Reading passage:
START
Hitchens is sober in his assessment of the life of a contrarian, and makes clear that it is neither glamorous, nor likely to win many friends. He promotes not the idea of becoming a role model, world changing maverick, or anything so grand, but rather settles on the idea that to be a contrarian one must examine one’s beliefs constantly and press always towards justice within oneself and within society, while standing firm against the risk of apathy and dullness. Imbuing one’s arguments with humour, he decides, will help to keep them fresh, and rehearsing points in a dialectic with those of opposing views will only help hone them, but ultimately, one must be prepared to refine, repeat, and labour a point, if it is one worth supporting. For Hitchens the biggest failing to be avoided is that of silence.

That said, for Hitchens, what is important is how one thinks rather than what one thinks. Naturally, the inference is that thinking in the right way leads one to correct positions more often than not, although as Hitchens elsewhere acknowledges, sometimes, “the wrong people have the right line,” and vice versa.

Like Orwell, Hitchens synthesizes what he deems valuable from the left and right – to use rigid definitions – and his rejection of all unthinking forms of political tribalism mean Hitchens offers a balanced approach to reasoning out one’s own position. As someone who’s lived a full life, he cannot help but drop in plenty of autobiographical tidbits, which illustrate his points while ensuring his own ego is suitably stroked, in a form which leaves very little room for modesty. Hitchens, though, is a great example for the aspiring intellectual / contrarian, and the congruence between his life and his writing makes his example all the stronger.
END
Problem:
In the review, what does Hitchens regard as the biggest failing to be avoided? The rows that follow come from a separate source and are unrelated to the review.

Data excerpts:
START
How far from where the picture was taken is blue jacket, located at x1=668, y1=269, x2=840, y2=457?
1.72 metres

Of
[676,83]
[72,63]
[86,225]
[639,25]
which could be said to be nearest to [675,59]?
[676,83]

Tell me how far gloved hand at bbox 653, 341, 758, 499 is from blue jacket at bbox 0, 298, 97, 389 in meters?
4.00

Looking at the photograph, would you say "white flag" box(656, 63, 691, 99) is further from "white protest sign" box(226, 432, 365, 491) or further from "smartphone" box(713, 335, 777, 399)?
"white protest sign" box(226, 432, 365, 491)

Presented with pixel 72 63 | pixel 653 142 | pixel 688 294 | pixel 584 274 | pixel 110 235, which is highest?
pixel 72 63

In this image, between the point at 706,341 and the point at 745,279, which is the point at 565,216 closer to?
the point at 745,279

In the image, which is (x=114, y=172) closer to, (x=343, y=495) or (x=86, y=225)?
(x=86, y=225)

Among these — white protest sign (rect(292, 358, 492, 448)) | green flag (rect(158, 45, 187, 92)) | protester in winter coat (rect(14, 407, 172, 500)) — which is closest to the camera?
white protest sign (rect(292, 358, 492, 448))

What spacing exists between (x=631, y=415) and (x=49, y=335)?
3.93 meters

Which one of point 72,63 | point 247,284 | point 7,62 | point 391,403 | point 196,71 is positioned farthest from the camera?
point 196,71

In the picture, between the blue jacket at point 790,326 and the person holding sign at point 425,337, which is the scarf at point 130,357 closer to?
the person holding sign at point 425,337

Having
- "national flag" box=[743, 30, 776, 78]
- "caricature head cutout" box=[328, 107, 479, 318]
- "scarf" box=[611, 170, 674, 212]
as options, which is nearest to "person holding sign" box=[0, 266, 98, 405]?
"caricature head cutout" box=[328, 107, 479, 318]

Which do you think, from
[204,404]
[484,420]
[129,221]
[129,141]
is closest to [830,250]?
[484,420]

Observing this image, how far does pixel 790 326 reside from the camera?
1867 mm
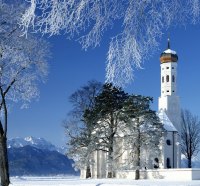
END
The completed task:
Silence.